I was able to publish the article in volume 20 of the Review and, after I graduated and moved to Washington, it turned out that the article received some attention, which encouraged me to pursue further scholarly research and writing. I became a law teacher at Catholic University and human rights lawyer, doing a little work in El Salvador and Colombia. I received a fellowship to teach and practice in an affordable housing law clinic at Georgetown, representing the District of Columbia's low-income, mostly Salvadoran tenants who lived in the worst slum housing in the city. I learned how speak and read some Spanish. I got my ass kicked by some pretty slick slumlords' lawyers, but I also learned how to kick ass from some awesome poverty lawyers, one of whom people used to think was a nun until she tore them a new one in her very quiet, unassuming way. She saved me from my arrogant, insecure, young self. She taught me that you don't need to be a loud, obnoxious, machoman to be a great lawyer and that, in fact, those characteristics had nothing whatever to do with lawyering. She really saved my life and, by so doing, helped me help others with their lives.
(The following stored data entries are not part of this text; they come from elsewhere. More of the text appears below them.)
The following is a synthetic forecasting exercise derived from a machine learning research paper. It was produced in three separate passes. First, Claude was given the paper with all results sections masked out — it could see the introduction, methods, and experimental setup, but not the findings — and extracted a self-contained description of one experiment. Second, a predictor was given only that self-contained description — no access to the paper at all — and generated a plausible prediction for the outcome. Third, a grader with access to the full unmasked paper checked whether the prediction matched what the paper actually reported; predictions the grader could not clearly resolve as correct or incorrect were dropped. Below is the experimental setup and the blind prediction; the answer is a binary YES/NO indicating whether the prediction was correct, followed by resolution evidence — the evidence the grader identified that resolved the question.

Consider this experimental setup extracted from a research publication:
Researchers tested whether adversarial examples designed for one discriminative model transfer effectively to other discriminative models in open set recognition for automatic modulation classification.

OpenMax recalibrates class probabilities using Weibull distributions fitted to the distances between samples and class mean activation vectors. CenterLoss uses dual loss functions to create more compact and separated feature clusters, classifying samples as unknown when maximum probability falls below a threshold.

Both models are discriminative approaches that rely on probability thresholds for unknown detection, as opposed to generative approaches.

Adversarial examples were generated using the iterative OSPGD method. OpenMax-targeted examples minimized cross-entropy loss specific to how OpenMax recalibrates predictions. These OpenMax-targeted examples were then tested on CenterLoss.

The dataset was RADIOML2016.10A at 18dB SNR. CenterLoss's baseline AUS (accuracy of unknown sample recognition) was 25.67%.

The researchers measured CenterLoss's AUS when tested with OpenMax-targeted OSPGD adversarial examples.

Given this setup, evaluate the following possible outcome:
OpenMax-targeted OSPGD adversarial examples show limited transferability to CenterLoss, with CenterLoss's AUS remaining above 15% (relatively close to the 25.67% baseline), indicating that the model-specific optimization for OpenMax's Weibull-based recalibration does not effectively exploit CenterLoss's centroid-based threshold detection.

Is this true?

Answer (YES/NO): YES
After that, I became an undergraduate government teacher at American University while remaining involved in community work and, eventually, co-founding a course of study at AU called Transforming Communities, where I was able to bring together 10 years of experience. Ultimately, I moved on to my current job where I labor to improve the administration of justice in the federal courts.
So, 20 years on, I'd say things have turned out all right. It has taken all those years for the values that I have internalized, stood for, worked for, and taught about to be publicly vindicated by a President of the United States who is, basically, my age and had strikingly similar professional experiences. After he graduated from law school (two years after me), he chose the high road. Why? Because he knew his law degree gave him power to help those who didn't have it. And he's still doing doing the same thing in a different context and in a way those of us not old enough to remember FDR (which is most of us) have never before seen.
The past 20 years have, at times, been very lonely and depressing for me professionally. For years the little guys got the shitty end of the stick and it just kept getting worse. Those who worked in the trenches got no acknowledgment or credit. But these years have also been extraordinarily rewarding (and that doesn't even begin to describe my personal life). I wouldn't trade them for anything.
And, now, I'm lonely no more. I have a national leader, finally, who believes in all the things I do and thinks the way I do. A president who understands the importance of empathy among those with power, the centrality of community to our sense of meaning, and that material things just don't matter very much. And there is a huge tide of young people who feel the same way, ready to follow in his wake.
Relationships. Love. Caring. Community. Twenty years on, I have arrived.